VibraExciter by Vibrafun Products:
It looked a little like a Samsung phone, which was no coincidence as its bullet vibe was designed to be activated when the user received a text message. This was cutting edge stuff for 2004: so much so that Jonathan Ross featured it quite extensively on a Friday Night with… BBC1 programme.
VibraPhone by California Exotic Novelties:
It’s 2005 and firms are starting to bring out ‘discreet’ vibrators, which won’t embarrass their owner if they drop out of a handbag. This was a great example of the trend, with the vibrations delivered through the nub-like aerial. It offered three levels of power and ran off a single AAA battery.
Vibrating Hair Brush by Pipedream:
This raised the bar for a ‘discreet’ sex toy back in 2007 as it not only looked like a hair brush it also functioned as one too. However, a quick twist of the slightly phallic-shaped handle was enough to set this brush a-buzzin’. One of many Pipedream novelties worth hanging on to.

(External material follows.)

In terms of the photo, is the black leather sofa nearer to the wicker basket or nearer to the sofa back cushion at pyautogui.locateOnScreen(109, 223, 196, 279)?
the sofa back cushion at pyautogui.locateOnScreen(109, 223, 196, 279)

Vido by Infinite Business:
Vido was one of the first rechargeable vibes when it emerged in 2004 but its main claim to fame was its use of two motors, one in each end, which ran in opposite directions. The silicone shaft then throbbed, rather than vibrated, and this was said to be “in tune with the body’s electrical system”.
Waver by Orion:
Back in 2007 this was state of the art technology. Apparently a German engineering graduate approached Orion with his idea, which was originally designed to be a new drive mechanism for cars, and the firm lost no time in turning the unique ‘rippling’ movement he developed into a sex toy.
We-Vibe by Standard Innovation:
The product that raised the bar for couples’ toys to a whole new level back in 2008, We-Vibe has become an industry icon. Although the later versions are far more advanced, I think the collector of tomorrow will value the original – with its lavish big box packaging – over its predecessors.
* The Great Giana Sisters was withdrawn from sale, allegedly due to pressure from Nintendo, who considered it a direct rip off of Super Mario Brothers. Which it pretty much was (and to be fair, Rainbow Arts didn’t exactly help themselves here, opting to go with a coverline of ‘The Brothers Are History’).